Гордеев вымученно хохотнул:
– А знаешь, я давно собирался, но все как-то дела, деньги… Чепуха всякая. Даже название придумал: «Лабиринты одиночества».
Игнатьев удивленно посмотрел на адвоката. Ему хотелось, чтобы на месте Гордеева оказался какой-нибудь зануда, тогда было бы легче, тогда он бы озлился, озлившись, замкнулся, все свелось к обычным формальностям, а там суд, и будь что будет. Откровенностей он не хотел.
– Одиночество, оно ведь разное бывает. Например, ОДИНОЧЕСТВО ПРИНЯТИЯ РЕШЕНИЯ. Или возрастное, в связи с переменой места жительства, утратой социально-культурных связей… Бог знает сколько… Но вот первое… Эйзенхауэр. Сколько человек передумал, прежде чем решиться на это в чертов день "Д". Высадка. Сотни тысяч людей на смерть. Советников кругом куча, но решение принимает все-таки один человек. А наш Николай? Ты меня слушаешь? Как он себя там на путях у станции Дно чувствовал. Россию отдать – не грязный носок скинуть… Я к тому, что мы с тобой, конечно, иного масштаба люди, но наши проблемы перед нами в полный рост ничем в наших же глазах не менее значимы… За что ты ларечника полоснул? Не за бутылку же… И опять нестыковочка. Молдаванин. Приехал на заработки. Лотяну Михай. Не вижу общего. Или тебе рыночная экономика не нравится? Ведь решение принять надо. Как?
– Хам он.
– Так просто?
– Просто. Знаете, надоело, что все, начиная от мелкого жэковского пупка и ларечника, до Государства Великого, тебя за гниду и быдло держат. Вот вы про модельные агентства говорили, про Кузнецкий мост… Я тоже раньше мечтал о собственном ателье, но ведь меня раскручивать надо. А чтобы раскрутиться в этом бизнесе, требуется либо задницу свою подставить, либо чужую до мозолей на языке лизать. Как же мне, – он кивнул на бумаги, – медалисту отважному, да чужой зад? Так что считайте – голодное детство, недостаток витаминов и все такое… И давайте не будем…

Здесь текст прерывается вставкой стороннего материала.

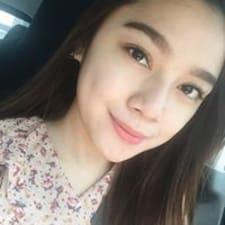 Willa User Profile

Гордееву вдруг самому стало муторно на душе. Поехать к Мишке-артисту, что ли? Пива надуться? Он почему-то вдруг вспомнил третий курс юрфака. Они тогда по пятницам прогуливали – банный день. Накануне скидывались, бросали жребий, кому водку брать, кому с утра очередь занимать в первый класс. На люкс не набиралось.
И выпало тогда буряту Леве Ермолаеву двойное счастье: и водку брать, и очередь занимать. Встал Лева в половине шестого утра и поперся к баням. Водка уже запасена была. Занял очередь. Мороз. Мужики тихие стоят, угрюмые. Вынул Лева маленькую, ткнул мужиков спереди и сзади в очереди, предложил. Капнули по чуть-чуть. Короче, когда Юрка, Борис и пара однокурсников к баням подъехали, весь переулок гудел, как развороченная медведем пасека. А Лева всем этим верховодил и, словно заправский грузин, тосты говорил.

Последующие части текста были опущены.